Its spine, which has been rigid, begins to slump. Its fur, which
has been puffed out as if the bear had electrocuted itself, begins
to droop. As the bear shrinks, Joe realizes that the animal before
him probably is not an adult. He doesn’t know whether that is good
or bad news. A young bear should be less vicious. A young bear’s
mother, if she were to be close by, could be more so.
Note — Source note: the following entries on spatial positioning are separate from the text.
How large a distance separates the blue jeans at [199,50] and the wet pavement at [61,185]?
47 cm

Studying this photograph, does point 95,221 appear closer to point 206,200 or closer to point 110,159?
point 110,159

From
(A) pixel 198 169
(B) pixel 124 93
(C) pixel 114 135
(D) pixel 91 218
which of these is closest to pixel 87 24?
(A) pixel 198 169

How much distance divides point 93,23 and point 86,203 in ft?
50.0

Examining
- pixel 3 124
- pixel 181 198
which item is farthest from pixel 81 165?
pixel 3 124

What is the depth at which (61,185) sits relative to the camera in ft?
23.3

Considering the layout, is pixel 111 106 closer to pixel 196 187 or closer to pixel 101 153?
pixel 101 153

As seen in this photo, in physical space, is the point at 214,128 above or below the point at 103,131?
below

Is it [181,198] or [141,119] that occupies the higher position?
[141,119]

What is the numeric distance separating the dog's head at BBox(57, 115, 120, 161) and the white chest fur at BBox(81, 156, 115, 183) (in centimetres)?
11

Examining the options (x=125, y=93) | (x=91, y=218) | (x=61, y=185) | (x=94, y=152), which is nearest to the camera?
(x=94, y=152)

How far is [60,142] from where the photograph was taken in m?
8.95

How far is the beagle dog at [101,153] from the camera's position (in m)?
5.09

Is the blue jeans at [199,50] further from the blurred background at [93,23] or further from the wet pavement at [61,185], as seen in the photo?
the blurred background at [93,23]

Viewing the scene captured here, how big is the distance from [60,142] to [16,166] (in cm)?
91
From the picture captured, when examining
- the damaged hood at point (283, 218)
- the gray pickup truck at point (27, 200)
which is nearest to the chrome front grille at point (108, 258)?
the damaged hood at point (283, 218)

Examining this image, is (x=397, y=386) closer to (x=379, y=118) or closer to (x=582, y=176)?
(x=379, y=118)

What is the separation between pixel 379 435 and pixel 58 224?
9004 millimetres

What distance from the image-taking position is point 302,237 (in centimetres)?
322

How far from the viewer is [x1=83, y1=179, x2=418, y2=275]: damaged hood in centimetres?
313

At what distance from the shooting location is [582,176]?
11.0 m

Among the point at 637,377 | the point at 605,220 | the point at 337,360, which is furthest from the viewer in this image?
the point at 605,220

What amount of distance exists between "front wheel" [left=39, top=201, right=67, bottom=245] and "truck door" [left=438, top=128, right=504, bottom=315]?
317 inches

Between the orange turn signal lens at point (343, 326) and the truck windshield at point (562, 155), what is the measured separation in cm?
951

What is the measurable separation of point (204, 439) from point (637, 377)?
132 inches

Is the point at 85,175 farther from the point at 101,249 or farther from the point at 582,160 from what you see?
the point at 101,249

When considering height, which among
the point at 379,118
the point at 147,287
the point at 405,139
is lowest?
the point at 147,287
Joe’s thinking is drawn sharply back to the
creature itself when the yearling opens its mouth wide and displays
an impressive array of teeth before making a disturbingly loud
noise, but, fortunately, a noise that doesn’t quite sound like a
growl. The bear raises a paw to its face and vigorously rubs its
snout. Two things come to Joe simultaneously. The first is that the
bear has no claws on the paw rubbing its face. The second is that
the bear has just yawned. Within moments, the bear is starting to
look less like a life-threatening danger and more like something a
lower-mid girl would bring to Dutton to decorate her bed and keep
homesickness at bay. Joe lets his hand creep toward his pak. As the
hand crawls across the leaf-covered ground, the bear cocks its
head, seemingly in anticipation. Even before Joe’s hand makes
contact, the bear begins weaving its head back and forth as it
sniffs the air. By the time Joe has the pak open and the wrapper
off of the last Nougie Nugget, foam is dripping from ursine jaws.
Joe breaks the bar into four pieces. The first he tosses so that it
lands just behind the bear. A lightning fast snuffle, and even
faster jaw snap, and the treat is gone. Joe tosses the second piece
five meters behind the bear and the next even farther away. Joe
throws the last piece as far as he can, then quickly reaches down,
grabs his pak and picks up three rocks. Twenty meters away in the
woods, after devouring the last piece, the bear whirls around with
a black lab’s anticipation for the next throw of its stick. Joe
throws all three rocks as far as he can. He aims the first behind
the bear, the second he throws to the left and the third even
farther to the left. As the bear lumbers toward the nearest rock,
Joe uncovers his bike and hurries away as fast as he can.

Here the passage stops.